We got past New York City. I can’t believe it. We can complain about having to leave the house by 10am – and because we’re musicians and stay up till 3am, we DO complain– but we have slipped past New York City like ninjas.
Normally we do not escape detection. We take an out-of-the-way in an effort to do so. We go about an hour out of our way to reduce tolls from about $28 to merely $5. We avoid all the 95 traffic, but generally New York City still catches on to us before we cross its latitude and glowers at our little Saturn, turning its entire Metropolitan bulk towards us and shooting BEAMS OF TRAFFIC at us. Like the monsters in Mucinex commercials, New York City causes congestion. It’s in its nature. Its evil, evil nature.

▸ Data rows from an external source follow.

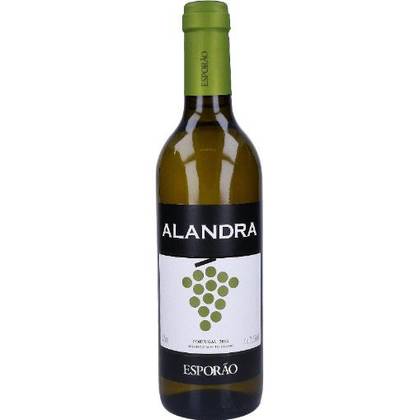 Vinho Alandra/Esporão branco 375ml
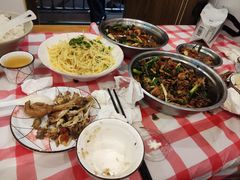 -高子烧鸡公(五里堆路店)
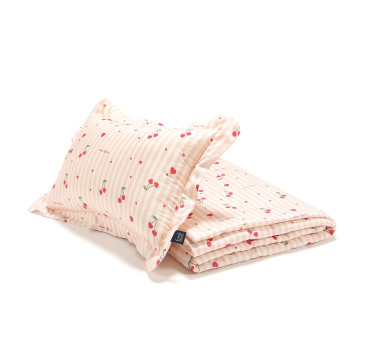 Komplet Pościeli XL Bamboo MOM CHERIE
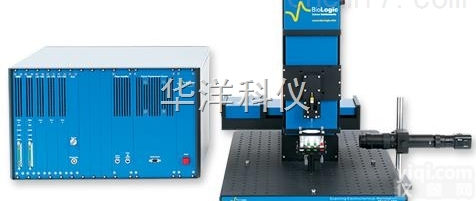 Uniscan M470  法国Bio-Logic微区扫描<em>电化学</em><em>工作站</em>-扫描<em>电化学</em>显微镜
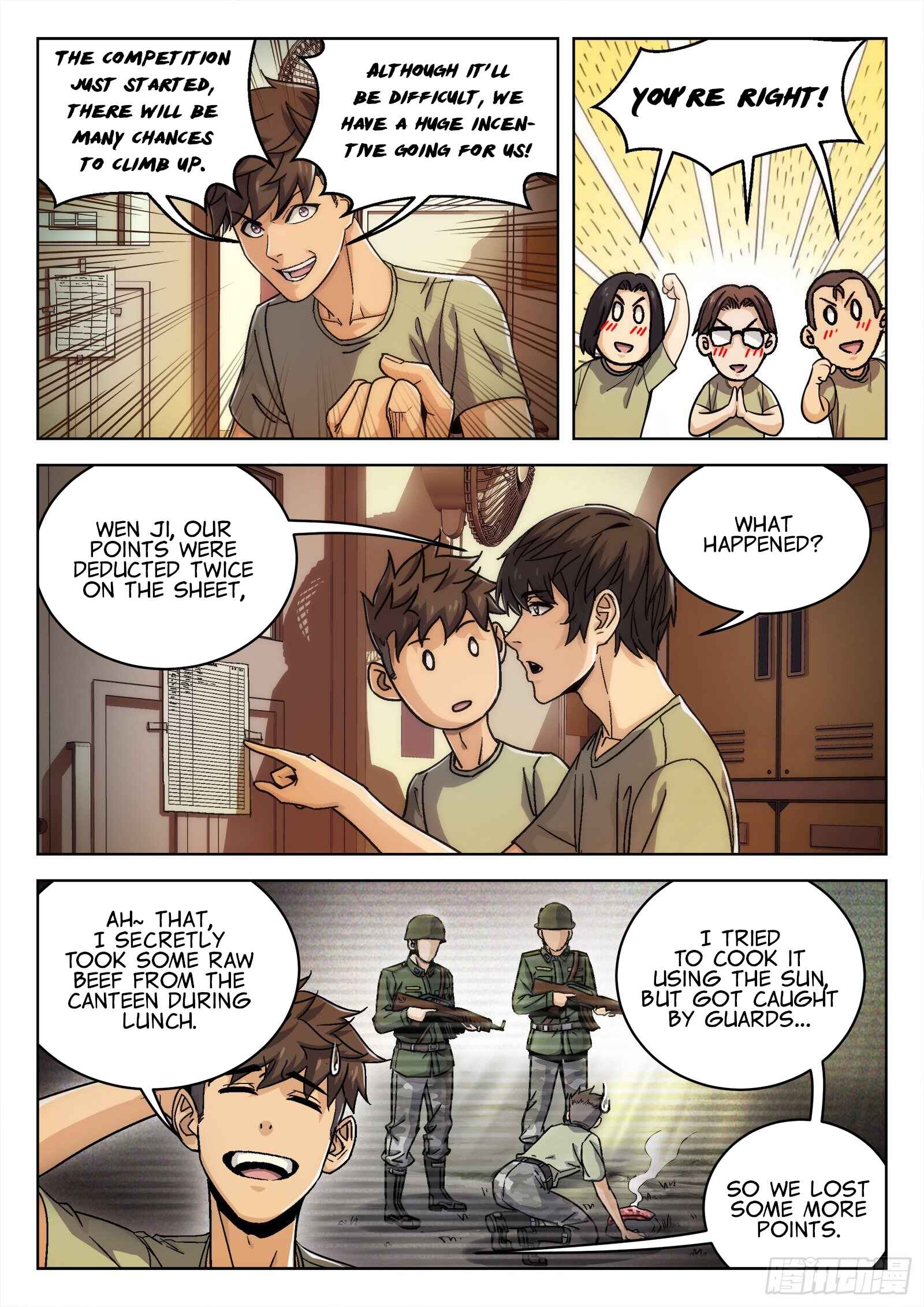 Chapter 18 - Page 21
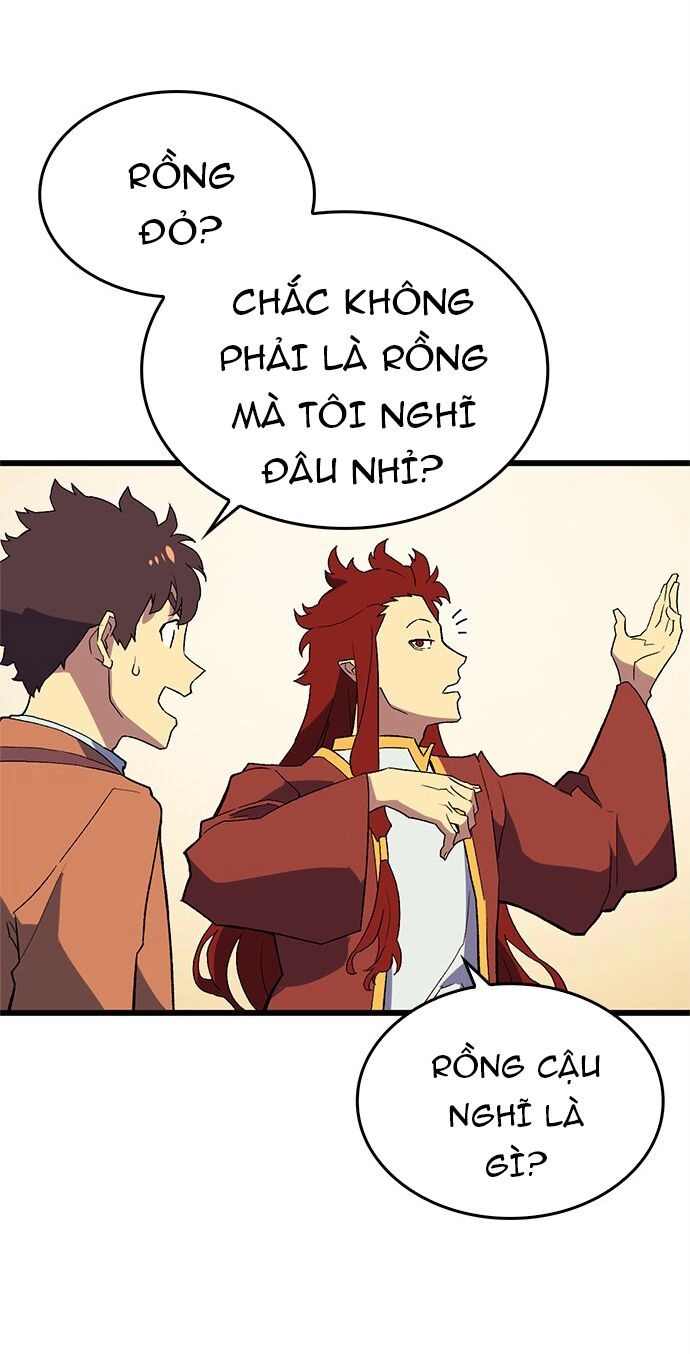 Pháp Sư Từ Thế Giới Khác Chapter 1 - 33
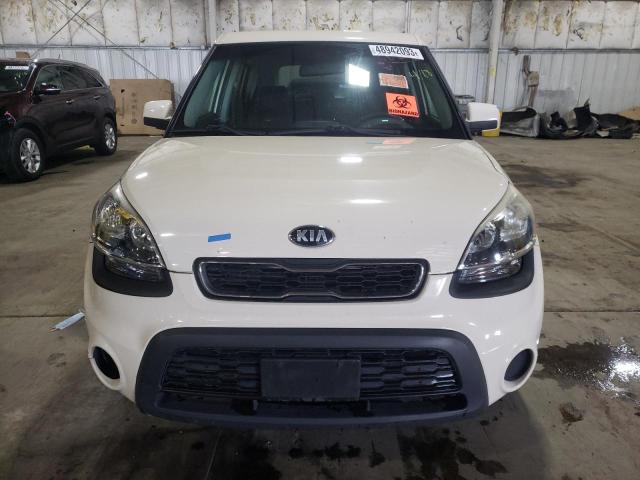 Photo 5 from auction – 2013 KIA SOUL with VIN KNDJT2A52D7768867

Normally New York City reaches out to us and sucks at our acceleration, dragging us into an accretion disk that causes our progress to slow to a crawl far into Connecticut as if to ensure that we take our time enjoying the view. And yes, Connecticut is pretty… but it’s not THAT pretty.

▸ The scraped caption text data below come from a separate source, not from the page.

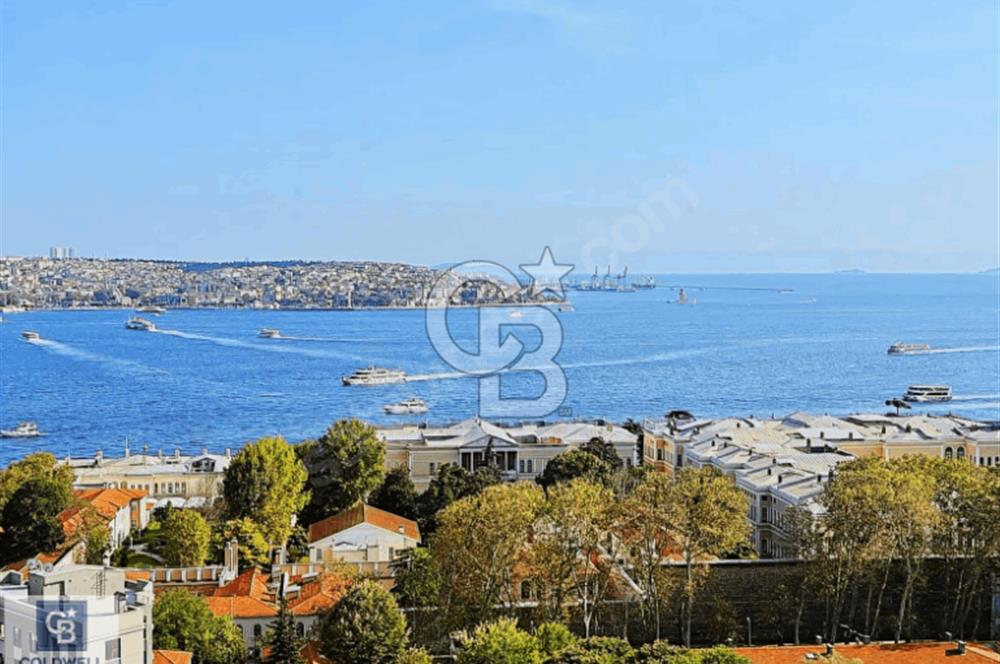 BJK PLAZA FULL DENİZ MANZARALI OFİS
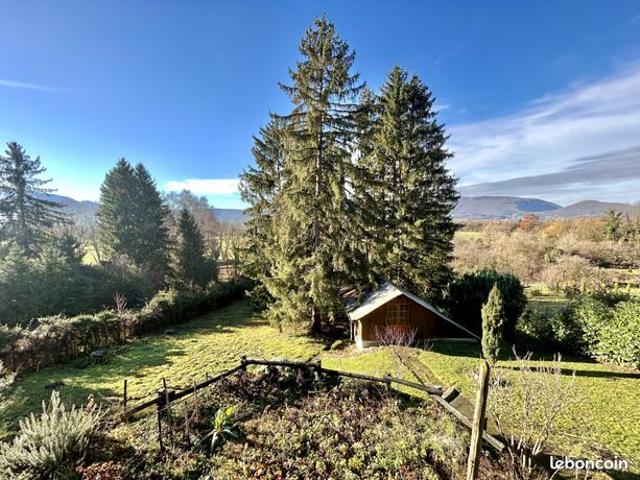 Maison vente à Saint-Julien-en-Genevois, Bonne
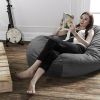 Jaxx 4 ft Lounger Bean Bag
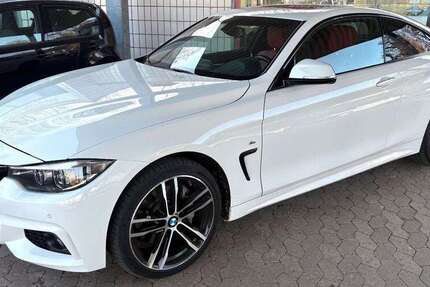 BMW 430 78.417 km 23.990 &euro; Königslutter 38154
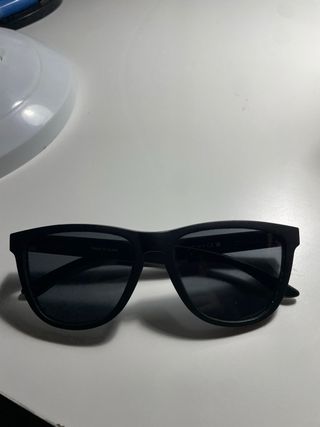 Gafas de sol Hawkers negras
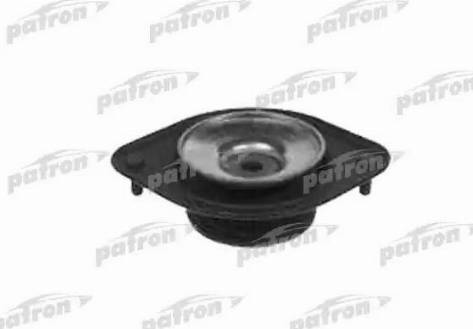 Patron PSE4074 - Опора стойки амортизатора, подушка autospares.lv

But today, thanks to my GENIUS PLANNING we’ve sidestepped New York City’s far-reaching effect and have barely ever had to slow below 50mph, and even those rare occasions have been more due to Drastic Lane Error rather than Vicious New England Traffic Congestion.
It’s something about crossing the Mason Dixon Line. They don’t believe in merge lanes up here. Yields, horsepower and sheer aggression step in to fill the gap left by shortened acceleration lanes and us poor, relaxed (snert) Marylanders are left scrabbling and dodging.